Go through the listing and return every line with "right" in it.

▶ [Data provided]
Segment Open

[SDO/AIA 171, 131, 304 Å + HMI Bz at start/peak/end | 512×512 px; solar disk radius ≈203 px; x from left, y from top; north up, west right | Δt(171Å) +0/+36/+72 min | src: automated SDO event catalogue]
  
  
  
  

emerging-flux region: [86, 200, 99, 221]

Segment Closed
Segment Open

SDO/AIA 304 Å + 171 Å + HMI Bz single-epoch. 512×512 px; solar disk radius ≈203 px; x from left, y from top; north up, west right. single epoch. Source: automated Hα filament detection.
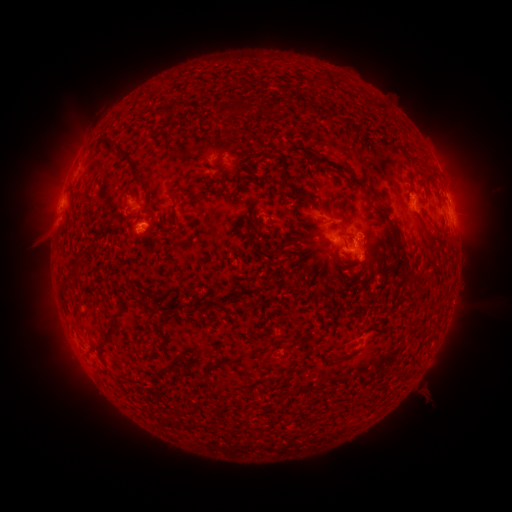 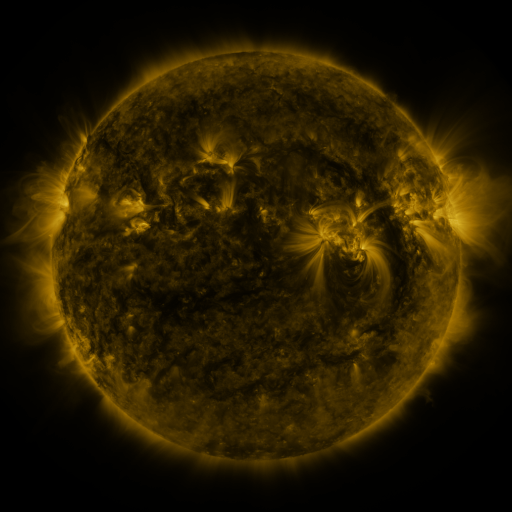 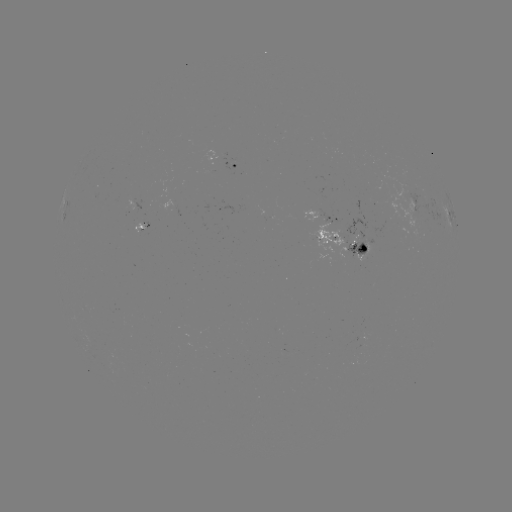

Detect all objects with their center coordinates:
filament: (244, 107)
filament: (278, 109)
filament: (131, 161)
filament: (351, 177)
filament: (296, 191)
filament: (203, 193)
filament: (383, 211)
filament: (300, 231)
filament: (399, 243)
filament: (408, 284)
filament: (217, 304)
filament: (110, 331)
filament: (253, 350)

Segment Closed

▶ [Answer to this problem]
[SDO/AIA 171, 131, 304 Å + HMI Bz at start/peak/end | 512×512 px; solar disk radius ≈203 px; x from left, y from top; north up, west right | Δt(171Å) +0/+36/+72 min | src: automated SDO event catalogue]
SDO/AIA 304 Å + 171 Å + HMI Bz single-epoch. 512×512 px; solar disk radius ≈203 px; x from left, y from top; north up, west right. single epoch. Source: automated Hα filament detection.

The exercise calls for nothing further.